10	Do Direct Transfer	Agent can transfer a chat to other agents/supervisors using this permission so that only the users having these permission should be able to transfer a conversation to supervisors or other agents.	`agent-conversation-control`	view_direct_transfer: Agent with this scope has permission to transfer chat directly (without consult) to other agents/suprevisors to save customer time. (covers both use-cases for queue-transfer and agent-transfer)	agents: `view_direct_transfer` scope is linked to this group.
11	Do Conference	Agent can add other agents/supervisors as a primary participant to active conversation. (Currently an agent can add only single agent/supervisor as a primary participant).	`agent-conversation-control`	view_conference: Agent with this scope has permission to add other agent/supervisor as primary participant in active conversation with customer.	agents: `view_conference` scope is linked to this group.
12	Start a new session / agent initiated messaging	All agents, senior agents, supervisors should be able to start a new channel session or a new conversation with a customer.	`agent-conversation-control`	view_initiate_chat: Agent with this scope has the permission to start a new conversation or a new channel session within a conversation, on available media channels.	All agents, senior agents, supervisors should be able to start a new channel session or a new conversation with a customer.
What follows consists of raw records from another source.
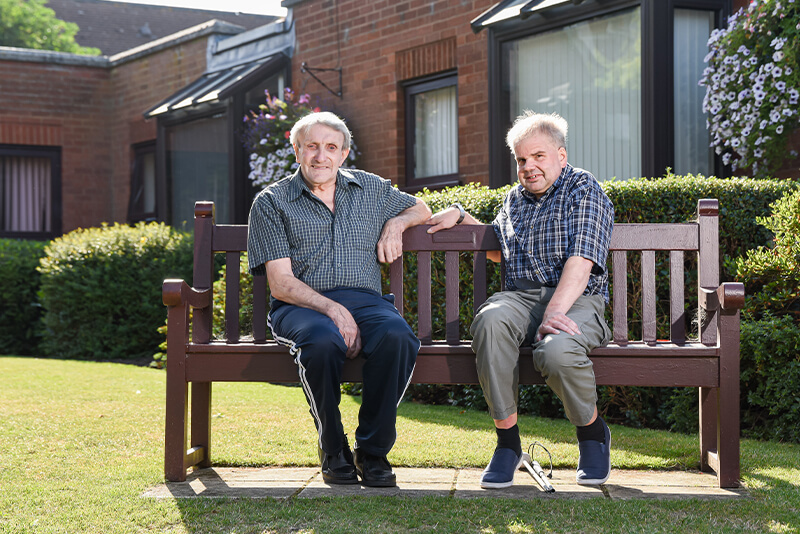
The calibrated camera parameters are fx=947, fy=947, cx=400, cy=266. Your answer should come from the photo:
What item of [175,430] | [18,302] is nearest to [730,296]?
[175,430]

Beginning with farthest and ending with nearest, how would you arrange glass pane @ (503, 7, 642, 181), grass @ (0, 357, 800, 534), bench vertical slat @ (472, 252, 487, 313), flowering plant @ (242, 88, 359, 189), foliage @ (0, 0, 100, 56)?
foliage @ (0, 0, 100, 56), flowering plant @ (242, 88, 359, 189), glass pane @ (503, 7, 642, 181), bench vertical slat @ (472, 252, 487, 313), grass @ (0, 357, 800, 534)

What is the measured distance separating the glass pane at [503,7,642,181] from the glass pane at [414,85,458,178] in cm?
119

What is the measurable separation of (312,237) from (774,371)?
2352 mm

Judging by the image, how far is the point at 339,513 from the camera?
10.2 ft

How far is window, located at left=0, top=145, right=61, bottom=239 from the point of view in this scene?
14.1 meters

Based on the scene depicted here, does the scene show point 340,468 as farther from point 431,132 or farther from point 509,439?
point 431,132

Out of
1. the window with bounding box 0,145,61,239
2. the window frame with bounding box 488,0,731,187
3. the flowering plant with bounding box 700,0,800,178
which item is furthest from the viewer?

13	Add Wrap-up/ Notes	Agent can able to add wrap-up notes with this permission.	`agent-conversation-control`	view_wrap_up: Agent with this scope has permission to add wrap-up notes.	agents: `view_wrap_up` scope is linked to this group.
14	Leave Chat	Agent/Supervisor will be able to leave chat	`agent-conversation-control`	view_leave_chat: Agent with this scope has permission to leave chat.	agents: `view_leave_chat` scope is linked to this group.
15	State Change	User will be able to change and view agent and MRD states	`state-change`	manage_state_change	agents: `manage_state_change` scope is linked to this group.
16	Subscribed List	Agent/Supervisor will be able to mange subscribed list	`subscribed-list`	view: Agent with this scope has permission see and join available chat. manage: Supervisor with this scope has permission see, join, end chat.	agents: `view` scope is linked to this group. supervisor: manage scope is linked to this role. (Role based)
17	Supervisor Dashboard	Supervisor can view all dashboards (for now)	`supervisor`	view_all:
18	Recording Link	Agents/Supervisors can only see their own recording link in a Conversation. Agents/Supervisors can see all the recording links in a Conversation.	`recording-link`	view: Agent/Supervisor with this scope has permission to only see his own recording links in a conversation. view_all: Agent/Supervisor with this scope has permission to see all the recording links in a conversation.